**Record excerpts**
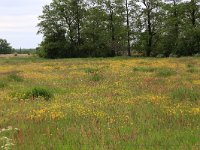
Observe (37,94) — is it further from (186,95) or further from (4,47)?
(4,47)

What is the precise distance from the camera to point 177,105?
41.2 ft

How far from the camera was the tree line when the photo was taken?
62594mm

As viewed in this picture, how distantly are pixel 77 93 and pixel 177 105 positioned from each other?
4912 millimetres

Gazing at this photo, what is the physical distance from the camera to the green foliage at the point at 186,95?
1395cm

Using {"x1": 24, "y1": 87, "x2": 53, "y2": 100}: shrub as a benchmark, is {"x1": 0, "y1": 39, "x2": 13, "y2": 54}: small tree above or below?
above

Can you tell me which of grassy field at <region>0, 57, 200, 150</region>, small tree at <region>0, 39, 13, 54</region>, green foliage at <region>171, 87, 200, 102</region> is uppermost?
small tree at <region>0, 39, 13, 54</region>

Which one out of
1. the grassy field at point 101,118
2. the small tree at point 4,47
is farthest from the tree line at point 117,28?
the grassy field at point 101,118

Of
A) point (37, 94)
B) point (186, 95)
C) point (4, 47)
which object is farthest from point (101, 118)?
point (4, 47)

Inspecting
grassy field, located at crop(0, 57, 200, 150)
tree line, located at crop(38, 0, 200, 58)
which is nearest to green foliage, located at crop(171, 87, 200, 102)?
grassy field, located at crop(0, 57, 200, 150)

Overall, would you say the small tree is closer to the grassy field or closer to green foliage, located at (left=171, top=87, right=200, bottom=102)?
the grassy field

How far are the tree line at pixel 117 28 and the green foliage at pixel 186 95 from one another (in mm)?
45625

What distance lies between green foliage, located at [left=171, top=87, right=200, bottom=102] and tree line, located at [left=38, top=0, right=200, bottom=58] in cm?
4562

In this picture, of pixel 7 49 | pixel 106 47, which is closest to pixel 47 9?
pixel 106 47

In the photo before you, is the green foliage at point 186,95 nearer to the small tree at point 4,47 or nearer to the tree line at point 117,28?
the tree line at point 117,28
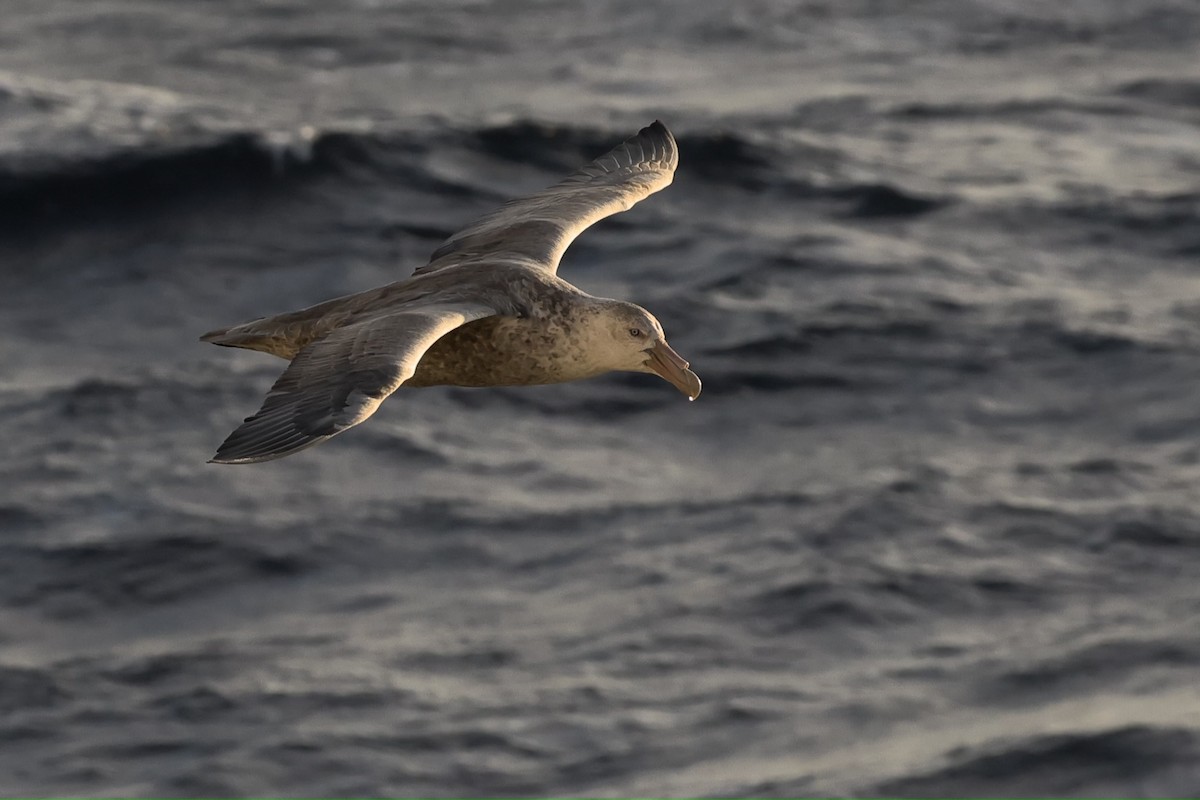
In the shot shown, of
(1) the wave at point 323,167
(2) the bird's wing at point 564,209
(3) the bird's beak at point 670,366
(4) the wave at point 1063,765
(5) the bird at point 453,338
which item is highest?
(2) the bird's wing at point 564,209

**What is required**
Write out all of the records above word for word, leaving out the pictures.

**Solution**
Observe (37,94) — is it further from (186,95) or further from (4,47)?
(4,47)

What is the precise distance from the camera to point 177,105?
41.2 ft

How far from the camera was the tree line when the photo was taken?
62594mm

As viewed in this picture, how distantly are pixel 77 93 and pixel 177 105 positioned from each other?
4912 millimetres

Gazing at this photo, what is the physical distance from the camera to the green foliage at the point at 186,95?
1395cm

Using {"x1": 24, "y1": 87, "x2": 53, "y2": 100}: shrub as a benchmark, is {"x1": 0, "y1": 39, "x2": 13, "y2": 54}: small tree above or below?
above

Can you tell me which of grassy field at <region>0, 57, 200, 150</region>, small tree at <region>0, 39, 13, 54</region>, green foliage at <region>171, 87, 200, 102</region> is uppermost?
small tree at <region>0, 39, 13, 54</region>

Which one out of
1. the grassy field at point 101,118
2. the small tree at point 4,47
is farthest from the tree line at point 117,28?
the grassy field at point 101,118

Of
A) point (37, 94)
B) point (186, 95)
C) point (4, 47)
which object is farthest from point (101, 118)?
point (4, 47)

Inspecting
grassy field, located at crop(0, 57, 200, 150)
tree line, located at crop(38, 0, 200, 58)
which is nearest to green foliage, located at crop(171, 87, 200, 102)?
grassy field, located at crop(0, 57, 200, 150)

Overall, would you say the small tree is closer to the grassy field or closer to green foliage, located at (left=171, top=87, right=200, bottom=102)?
the grassy field

How far are the tree line at pixel 117 28 and the green foliage at pixel 186 95 from one another (in mm)?
45625

What distance lies between green foliage, located at [left=171, top=87, right=200, bottom=102] and tree line, located at [left=38, top=0, right=200, bottom=58] in cm?
4562

In this picture, of pixel 7 49 | pixel 106 47, which is closest to pixel 47 9?
pixel 106 47

In the photo before you, is the green foliage at point 186,95 nearer to the small tree at point 4,47 or nearer to the tree line at point 117,28?
the tree line at point 117,28
In the shot shown, of
(1) the wave at point 323,167
(2) the bird's wing at point 564,209
(3) the bird's beak at point 670,366
(4) the wave at point 1063,765
(5) the bird at point 453,338
which item is highest?
(2) the bird's wing at point 564,209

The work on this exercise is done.